Fou, fou, fou, foot…
PQUI, MIEUX QUE GUEZ, SAURAIT EXPLIQUER, À TRAVERS LE COMPLEXE D’OEDIPE, L’INEFFICACITÉ DE MESSI QUAND IL JOUE POUR SON ÉQUIPE NATIONALE ?
ersonne, au fond, ne saurait dire pourquoi le spectacle quasi enfantin offert par 22 garçons courant après une boule de cuir rassemble planétairement, une ou deux fois par semaine, beaucoup plus d’individus que toutes les religions du monde. De ce mystère – où la théologie, la métaphysique, le freudisme, l’argent, la lutte des classes et même le sport ont leur part – Olivier Guez est, aujourd’hui, l’herméneute le plus pertinent, le plus stylé, le plus délicieusement cinglé.
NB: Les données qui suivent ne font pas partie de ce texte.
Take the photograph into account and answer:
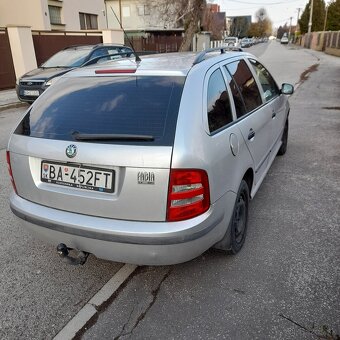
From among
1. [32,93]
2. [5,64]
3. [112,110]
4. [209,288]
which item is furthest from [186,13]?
[209,288]

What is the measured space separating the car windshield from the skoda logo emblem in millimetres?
8691

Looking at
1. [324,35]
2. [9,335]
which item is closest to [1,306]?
[9,335]

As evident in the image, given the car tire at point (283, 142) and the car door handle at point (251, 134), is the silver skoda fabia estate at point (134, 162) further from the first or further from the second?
the car tire at point (283, 142)

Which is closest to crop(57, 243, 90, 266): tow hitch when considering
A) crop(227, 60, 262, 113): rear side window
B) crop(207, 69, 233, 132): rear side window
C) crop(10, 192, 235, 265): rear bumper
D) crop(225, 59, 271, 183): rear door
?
crop(10, 192, 235, 265): rear bumper

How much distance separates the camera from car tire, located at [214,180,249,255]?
9.14 feet

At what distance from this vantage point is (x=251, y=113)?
3293 mm

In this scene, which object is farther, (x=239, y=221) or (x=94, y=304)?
(x=239, y=221)

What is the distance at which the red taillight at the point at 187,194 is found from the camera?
215 centimetres

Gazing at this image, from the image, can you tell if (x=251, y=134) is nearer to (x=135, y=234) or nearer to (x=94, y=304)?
(x=135, y=234)

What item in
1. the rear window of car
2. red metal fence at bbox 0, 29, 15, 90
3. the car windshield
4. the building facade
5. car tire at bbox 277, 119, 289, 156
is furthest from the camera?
the building facade

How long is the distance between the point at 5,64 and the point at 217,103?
43.7ft

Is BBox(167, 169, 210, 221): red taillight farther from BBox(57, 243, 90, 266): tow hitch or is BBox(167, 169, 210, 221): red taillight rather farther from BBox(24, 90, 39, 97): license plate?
BBox(24, 90, 39, 97): license plate

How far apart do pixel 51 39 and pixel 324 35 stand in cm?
3699

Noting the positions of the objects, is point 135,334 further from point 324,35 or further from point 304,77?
point 324,35
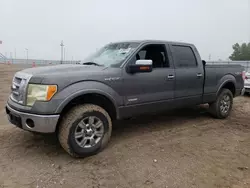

Qui, en effet, peut comme lui citer Goethe pour évoquer la couleur bleue du onze uruguayen ? Qui, mieux que lui, saurait éclairer la généalogie du dribble par l’histoire de l’esclavage qui condamnait les natifs du Brésil à ne jamais entrer en contact avec le corps de leurs maîtres ? Et qui, sinon lui, oserait comparer le jeune Griezmann à Gilgamesh ou expliquer, à travers le complexe d’OEdipe, l’inefficacité de Messi quand il joue pour son équipe nationale ? Il est vrai que, pour ce romancier (Prix Renaudot 2017 pour La Disparition de Josef Mengele), l’aile de pigeon, le placement de jambes, le petit pont et autres « coups du foulard » sont des concepts, voire des preuves de l’existence terrestre de la grâce. Avec lui, à travers sa prose, Garrincha, Yachine, les deux Ronaldo ou Zidane ont rencontré leur chantre, leur barde, leur Bossuet, leur griot majeur. Ils peuvent lui demander n’importe quoi, du score Hongrie-Salvador de 1982 à celui de Algérie-Slovénie de 2010. Guez, il est vrai, sait tout. Ainsi que toutes les anecdotes footballistiques qui, depuis un siècle, font les délices des aficionados de San Siro, du Parc des Princes ou du Camp Nou. Évidemment, cet encyclopédiste a eu, comme Claudel, son « deuxième pilier », lorsqu’il a rencontré Dieu. Ça se passait le 22 juin 1986, dans le stade Azteca de Mexico. Ce jour-là, Maradona a volé, comme un « cerf-volant cosmique », à travers 10 joueurs anglais, encore ivres de leur victoire aux Malouines, pour marquer le plus beau but du monde. Pour comprendre une parcelle de cette mystique, de cette « passion absurde et dévorante », disons simplement que, pour Guez – et pas seulement pour lui –, cet homme-là, ce « Pibe de Oro », ce jour-là, c’était le Christ marchant sur le lac de Tibériade. Folie ? Opium du peuple ? Certes, certes, mais enfin…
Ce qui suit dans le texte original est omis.